What the task requires
Can you reproduce all of the records below word for word?

[Spatial relation data]
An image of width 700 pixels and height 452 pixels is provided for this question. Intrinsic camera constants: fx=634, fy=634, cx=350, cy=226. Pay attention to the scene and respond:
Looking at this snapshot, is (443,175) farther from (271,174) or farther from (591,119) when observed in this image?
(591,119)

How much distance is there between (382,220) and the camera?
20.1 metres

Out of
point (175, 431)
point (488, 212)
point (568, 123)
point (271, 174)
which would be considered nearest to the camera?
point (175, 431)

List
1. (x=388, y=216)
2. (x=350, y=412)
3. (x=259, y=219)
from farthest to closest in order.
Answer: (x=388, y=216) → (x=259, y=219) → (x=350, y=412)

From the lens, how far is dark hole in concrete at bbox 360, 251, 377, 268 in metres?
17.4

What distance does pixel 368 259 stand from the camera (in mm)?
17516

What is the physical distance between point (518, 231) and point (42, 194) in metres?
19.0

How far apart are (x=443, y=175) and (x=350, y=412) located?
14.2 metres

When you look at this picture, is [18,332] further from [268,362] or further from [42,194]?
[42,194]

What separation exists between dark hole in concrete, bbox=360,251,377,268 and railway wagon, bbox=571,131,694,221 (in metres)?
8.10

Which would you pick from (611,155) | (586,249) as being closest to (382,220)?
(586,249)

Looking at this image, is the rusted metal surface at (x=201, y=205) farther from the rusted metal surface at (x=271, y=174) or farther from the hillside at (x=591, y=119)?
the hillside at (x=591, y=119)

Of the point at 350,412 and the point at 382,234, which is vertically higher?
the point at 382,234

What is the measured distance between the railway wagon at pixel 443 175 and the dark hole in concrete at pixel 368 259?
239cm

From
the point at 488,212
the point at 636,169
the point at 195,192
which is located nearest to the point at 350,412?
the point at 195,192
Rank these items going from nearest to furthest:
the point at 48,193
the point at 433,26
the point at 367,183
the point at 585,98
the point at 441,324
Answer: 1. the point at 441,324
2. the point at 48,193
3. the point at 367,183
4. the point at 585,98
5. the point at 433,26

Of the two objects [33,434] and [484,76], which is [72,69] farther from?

Answer to this problem
An image of width 700 pixels and height 452 pixels is provided for this question. Intrinsic camera constants: fx=634, fy=634, cx=350, cy=226. Pay attention to the scene and respond:
Looking at this snapshot, is (443,175) farther from (271,174) or farther from (591,119) when observed in this image?
(591,119)

How much distance is there between (382,220) and the camera?
20.1 metres

Out of
point (175, 431)
point (488, 212)
point (568, 123)
point (271, 174)
which would be considered nearest to the camera?
point (175, 431)

List
1. (x=388, y=216)
2. (x=350, y=412)
3. (x=259, y=219)
from farthest to closest in order.
Answer: (x=388, y=216) → (x=259, y=219) → (x=350, y=412)

From the lens, how far is dark hole in concrete at bbox 360, 251, 377, 268 in metres?
17.4

What distance does pixel 368 259 stand from the camera (in mm)?
17516

What is the physical distance between point (518, 231) and point (42, 194) in metres?
19.0

How far apart are (x=443, y=175) and (x=350, y=412) located?
14.2 metres

When you look at this picture, is [18,332] further from [268,362] or further from [42,194]?
[42,194]

What separation exists between dark hole in concrete, bbox=360,251,377,268 and railway wagon, bbox=571,131,694,221 (in metres)?
8.10

Which would you pick from (611,155) | (586,249) as being closest to (382,220)?
(586,249)

Looking at this image, is the rusted metal surface at (x=201, y=205) farther from the rusted metal surface at (x=271, y=174) or farther from the hillside at (x=591, y=119)?
the hillside at (x=591, y=119)

Of the point at 350,412 and the point at 382,234, which is vertically higher?
the point at 382,234

What is the measured distance between the railway wagon at pixel 443 175 and the dark hole in concrete at pixel 368 259?
239cm

From
the point at 488,212
the point at 636,169
the point at 195,192
which is located nearest to the point at 350,412?
the point at 195,192
Rank these items going from nearest to furthest:
the point at 48,193
the point at 433,26
the point at 367,183
the point at 585,98
the point at 441,324
Answer: 1. the point at 441,324
2. the point at 48,193
3. the point at 367,183
4. the point at 585,98
5. the point at 433,26

Of the two objects [33,434] and [484,76], which is [72,69] farther from?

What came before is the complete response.